Figure 1. Probabilistic reversal-learning task.

Figure 1

(A) The interval used for decoding analysis is illustrated as the grey bar along the time axis. Targets used for the volatile and stable trials and the corresponding reward probabilities are shown in the inset.

(B) The solid and dashed lines represent the sulci on the dorsal (AS, arcuate sulcus; PS, principal sulcus) and ventral (LOS, lateral orbital sulcus; MOS, medial orbital sulcus) surfaces of the brain, respectively. ML, midline. All recording sites in the ACC were located dorsal to the cingulate sulcus in both animals.

Figure 2. Behavioral Performance.

Figure 2

(A) The proportion of trials in which each animal chose the same target color (or shape) as in the previous trial after the previous choice was rewarded (win-stay) or unrewarded (lose-stay), separately for different targets in the volatile and stable blocks.

(B) Learning rates (α) in the volatile and stable block for each animal (see STAR Methods). See also Figure S1.

Multiplexing of Task-related Signals in the Prefrontal Cortex

While the animals performed the task, we recorded single-neuron activity from three regions in the PFC (N=174 neurons in dorsolateral prefrontal cortex, DLPFC; N=135 in orbitofrontal cortex, OFC; N=135 in anterior cingulate cortex, ACC; Figure 1B) to test whether task-related activity was influenced by volatility of reward probabilities or the outcomes of previous trials. We focused on how different types of task-related information included in neural activity was modulated by reward and learning (Donahue et al., 2013; Donahue and Lee, 2015; Histed et al., 2009). Consistent with previous findings (Donahue et al., 2013; Kennerley et al., 2011; Cai and Padoa-Schioppa, 2014), we identified several types of signals related to the visual stimuli and actions in the activity recorded from three cortical areas. Some of these signals were not affected by volatility of reward probabilities or the outcomes of previous trials. To examine the strength of signals and how they were affected by volatility, we calculated the coefficient of partial determination (CPD; Kim et al., 2008), or proportion of variance accounted for by variables of interest. To examine more closely how the outcome of the previous trial impacted neural representation of various factors, we further examined these signals using a decoding analysis (see STAR Methods).

During the interval immediately after target onset (post-target period; see STAR Methods), the DLPFC tended to encode the signals related to the animal’s previous action more strongly than those in the OFC and ACC, and similarly for volatile and stable blocks (main effect of region in a region × volatility two-way mixed ANOVA on CPD, p<10−3; main effect of region in a region × volatility × reward 3-way mixed ANOVA on decoding accuracy, p<10−4; Figures 3A, 3B, and S2). Consistent with the findings in our previous study (Donahue and Lee, 2015), we did not find any evidence that the decoding accuracy for the animal’s action in the previous trial was affected by reward (main effect of reward and reward × volatility interaction in a repeated measures ANOVA, p > 0.05 for all cortical areas; Figures 3C, 3D, and S2B). By contrast, we had also shown that during the matching pennies task, signals related to previous action are enhanced in the DLPFC when the animal was rewarded in the previous trial (Donahue et al., 2013). We confirmed that the difference between accuracy of decoding the previous action for rewarded and unrewarded trials during the volatile block for the DLPFC in the present study was indeed significantly smaller than the corresponding effect previously observed during the matching pennies task (Donahue et al., 2013; one-sample t-test, p<10−3). Given that animals learned the values of target locations or actions during the matching pennies task, but not during the tasks used in the present study, this suggests that representation in the DLPFC might be modulated by reward only when it is behaviorally relevant (Donahue et al., 2013; Donahue and Lee, 2015).

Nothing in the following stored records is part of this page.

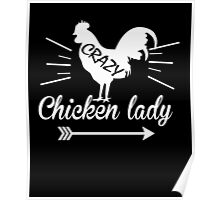 Crazy Chicken Lady, Gift For Chicken Lady Lovers Poster
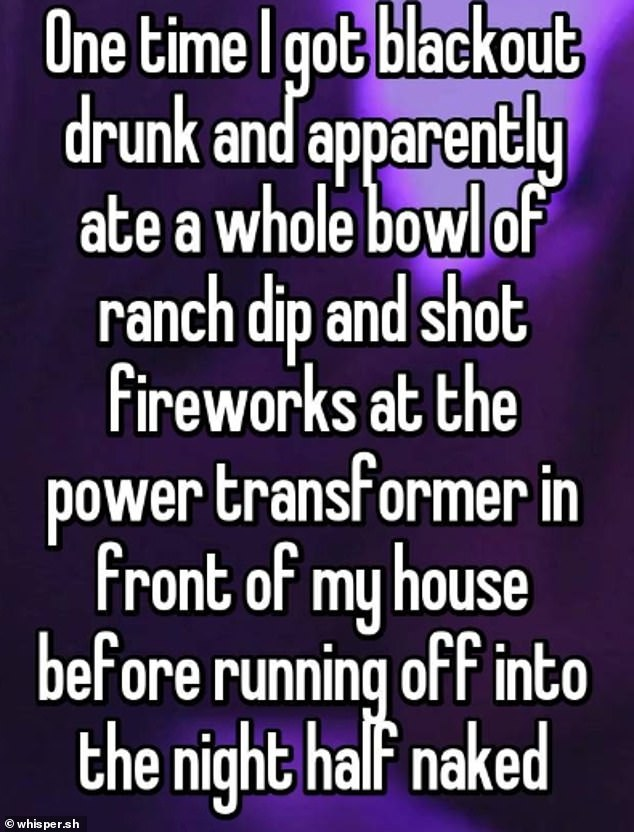 Another individual who lives in California, confessed to eating an entire bowl of ranch dip, shooting fireworks in front of their house and running around half naked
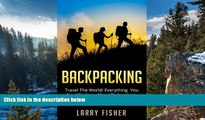Best Deals Ebook  Backpacking: Travel The World! Everything You Need To Know About Backpacking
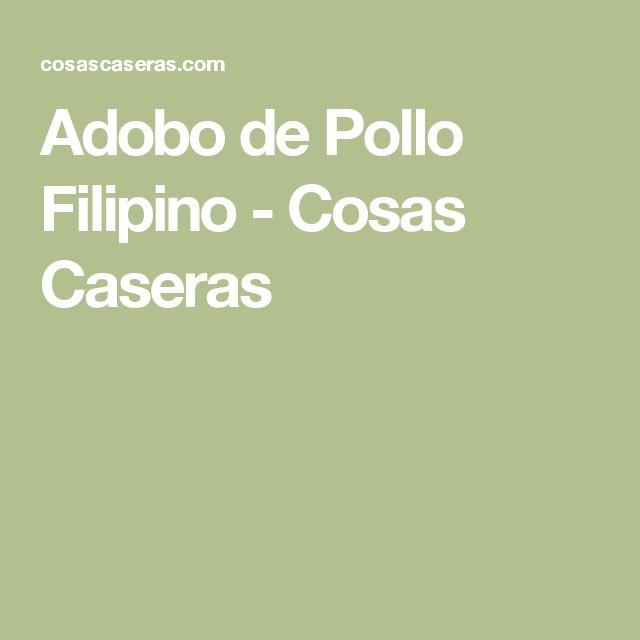 Adobo de Pollo Filipino - Cosas Caseras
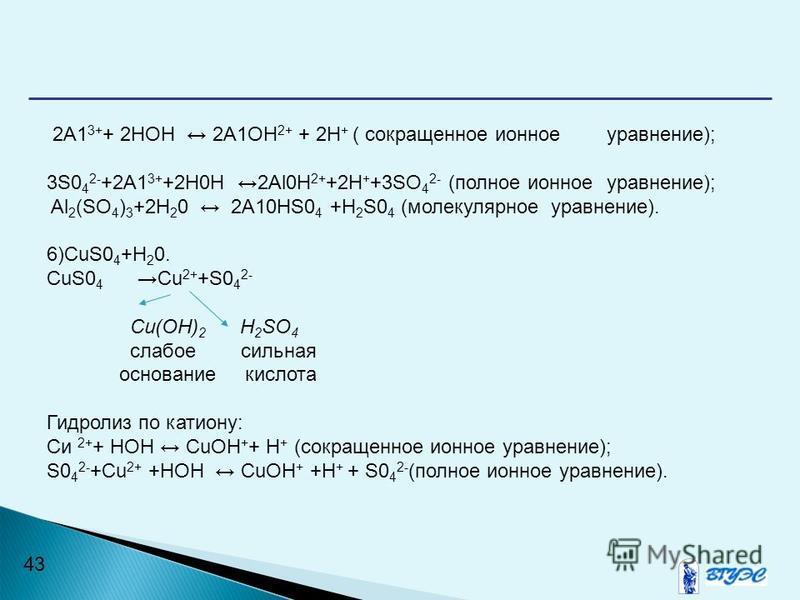 43 2А1 3+ + 2НОН 2А1OН 2+ + 2Н + ( сокращенное ионное уравнение); 3S0 4 2- +2A1 3+ +2H0H 2Al0H 2+ +2H + +3SO 4 2- (полное ионное уравнение); Al 2 (SO 4 ) 3 +2Н 2 0 2A10HS0 4 +H 2 S0 4 (молекулярное уравнение). 6)CuS0 4 +H 2 0. CuS0 4 Cu 2+ +S0 4 2- С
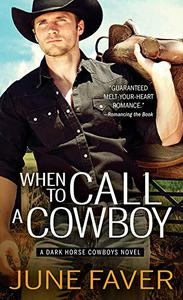 When to Call a Cowboy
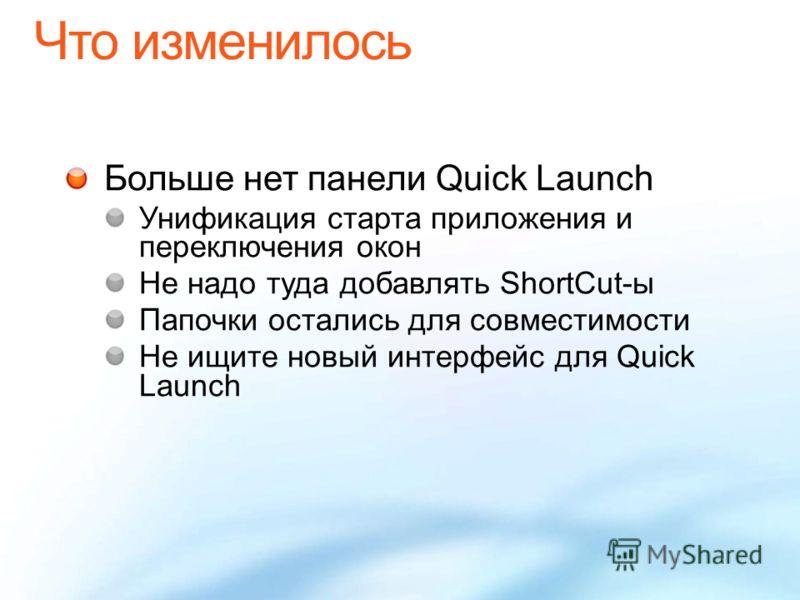 Больше нет панели Quick Launch Унификация старта приложения и переключения окон Не надо туда добавлять ShortCut-ы Папочки остались для совместимости Не ищите новый интерфейс для Quick Launch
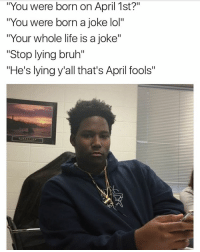 """Memes, 🤖, and Post: """"You were born on April 1st?""""  """"You were born a joke lol  """"Your whole life is a joke""""  """"Stop lying bruh""""  """"He's lying y all that's April fools"""" I swear y'all make my head hurt lmao having my birthday on April 1st has been stressful my whole life 💀 niggas never believe me like wtf I never post any other day of the year about my birthday 😂"""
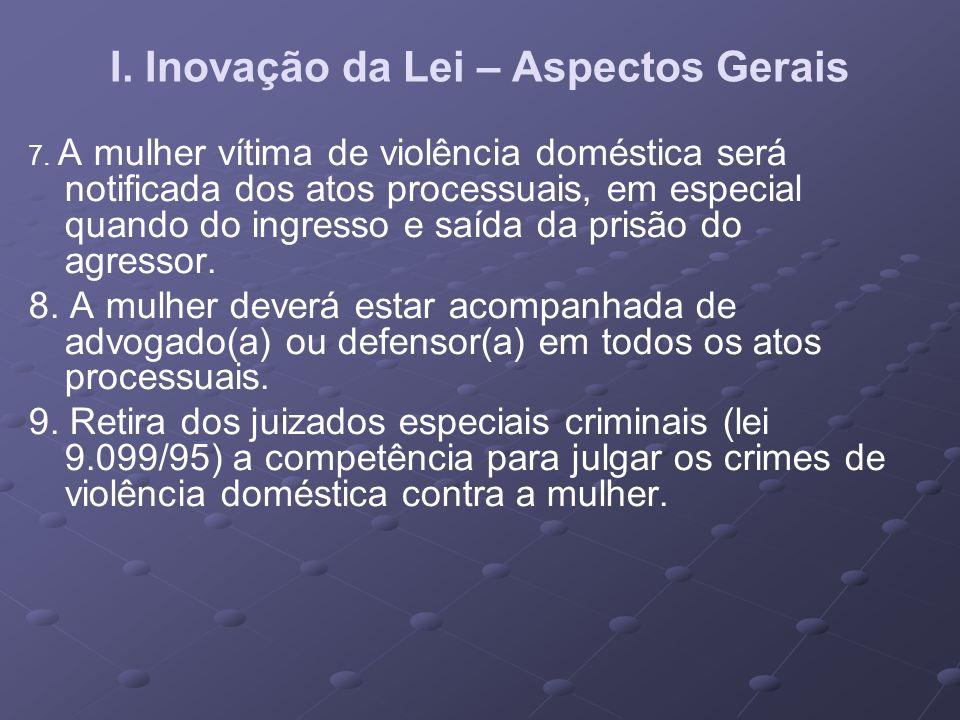 I. Inovação da Lei – Aspectos Gerais 7. A mulher vítima de violência doméstica será notificada dos atos processuais, em especial quando do ingresso e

Figure 3. Signals related to previous action in the PFC are unaffected by previous outcome.

Figure 3

(A) An example DLPFC neuron that encoded the action in the previous trial during the fore-period (n = 591 trials, effect of previously chosen location in a 3-way ANOVA, p<10−7). The effect of volatility or previous reward was not significant (p>0.2).

(B) Time course of the mean CPD for the previously chosen target location. Gray background indicates the target period.

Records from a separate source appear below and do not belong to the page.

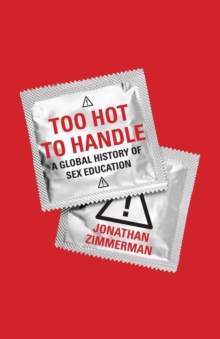 Too Hot to Handle : A Global History of Sex Education, Paperback Book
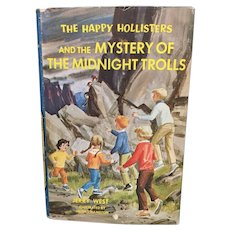 Happy Hollisters & Mystery of the Midnight Trolls  c.1969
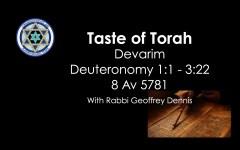 Taste of Torah - Devarim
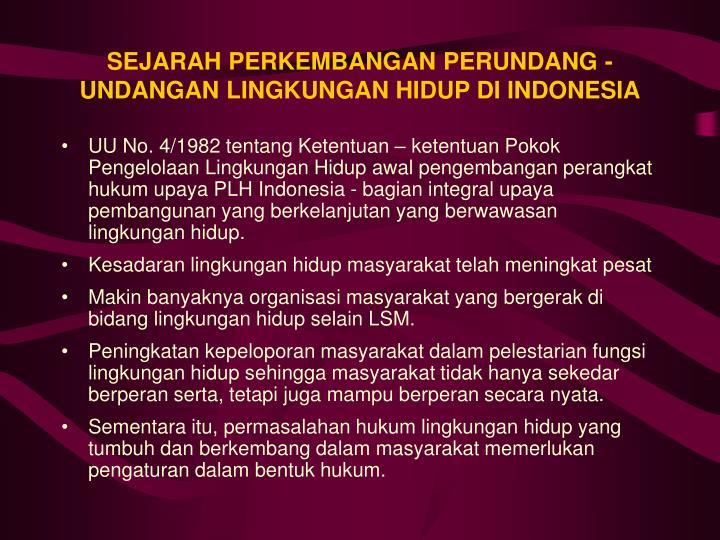 SEJARAH PERKEMBANGAN PERUNDANG - UNDANGAN LINGKUNGAN HIDUP DI INDONESIA
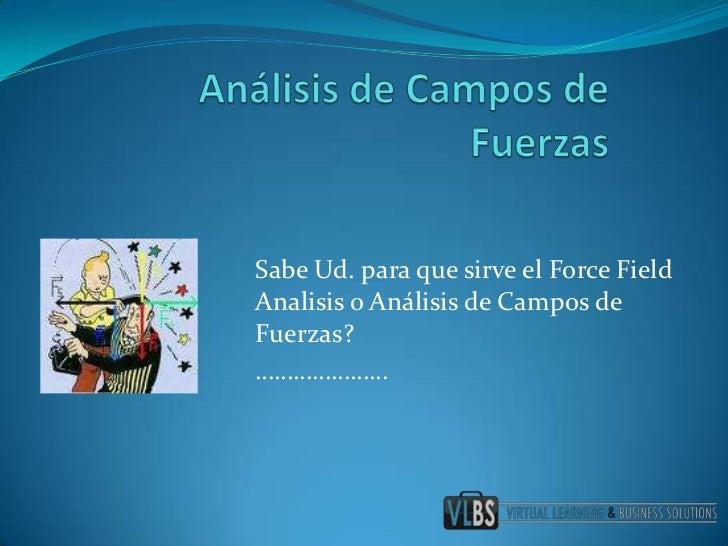 Análisis de Campos de Fuerzas<br />SabeUd. paraquesirve el Force Field Analisis o Análisis de Campos de Fuerzas?<br />…………...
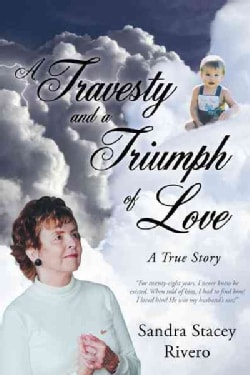 A Travesty and a Triumph of Love: A True Story (Paperback)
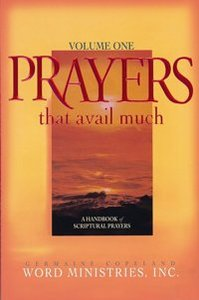 Prayers That Avail Much (Volume 1) (Prayers That Avail Much Series)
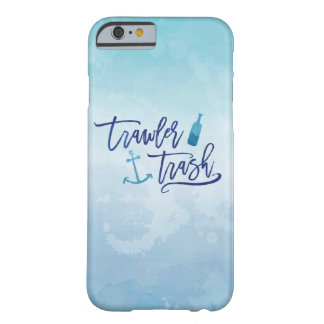 Trawler Trash Barely There iPhone 6 Case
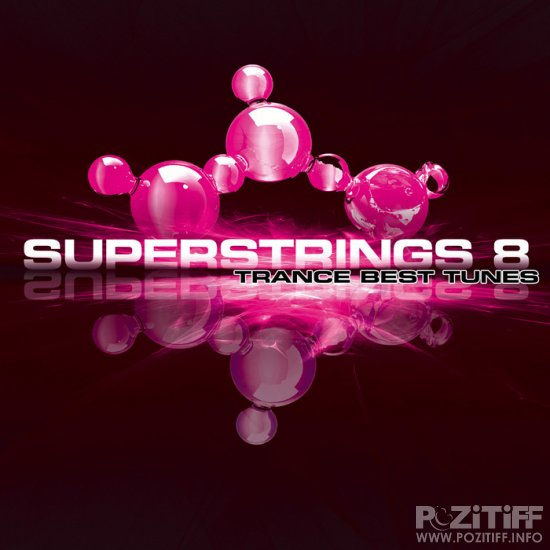 Superstrings 8 - Trance Best Tunes (2011)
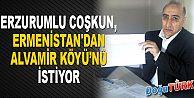 TÜRKİYE'DEN ERMENİSTAN'A AÇILAN İLK BİREYSEL DAVA BİR ERZURUMLU'DAN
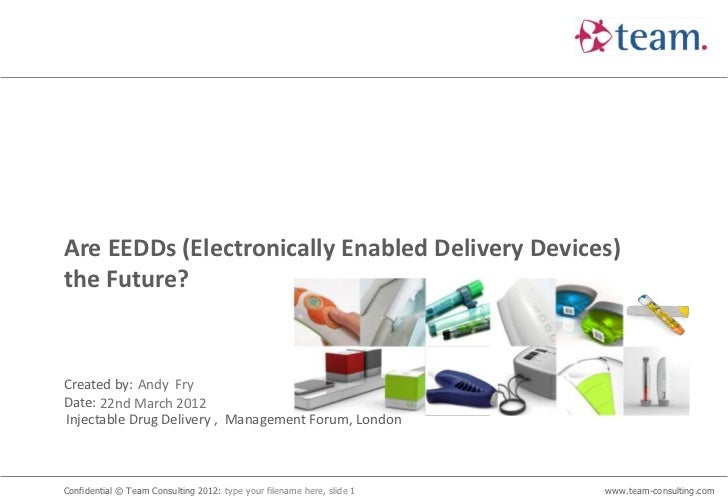 Are EEDDs (Electronically Enabled Delivery Devices)the Future?Created by: Andy FryDate: 22nd March 2012Injectable Drug Del...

(C) Time course of the average decoding accuracy for previously chosen target location, plotted separately according to block types and previous outcomes.

(D) Average decoding accuracy for the previously chosen target location during the post-target period (horizontal gray line in B). Shaded areas in (A) and (B) and error bars in (C) represent ± SEM. Lighter bars in (C) indicate that the decoding accuracies were not significantly above the chance level (one-sample t-test, p>0.05). See also Figure S2.

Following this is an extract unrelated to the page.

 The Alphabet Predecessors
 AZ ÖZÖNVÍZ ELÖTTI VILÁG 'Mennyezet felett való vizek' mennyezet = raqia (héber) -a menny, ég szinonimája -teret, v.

Like the signals related to previous choice, signals related to the animal’s upcoming choice in the DLPFC were stronger than those in the OFC and ACC (main effect of region in a region × volatility two-way repeated measures ANOVA on CPD, p<0.05; Figures 4A, 4B, and S3), but did not differ for the volatile and stable blocks (paired t-test on CPD, p=0.07). By contrast, signals related to the upcoming choice were unreliable in the OFC (one-sample t-tests, p>0.1 for rewarded and unrewarded trials in both volatile and stable blocks; Figures 4C and 4D), whereas they were weakly but significantly present in the ACC (one-sample t-tests, p<0.05 in all cases; Figures 4C, 4D, and S3B). The accuracy of decoding upcoming choice was not affected by the outcome of the previous trial (main effect of reward in a reward × volatility 2-way repeated measures ANOVA, p>0.05) in any of three cortical areas.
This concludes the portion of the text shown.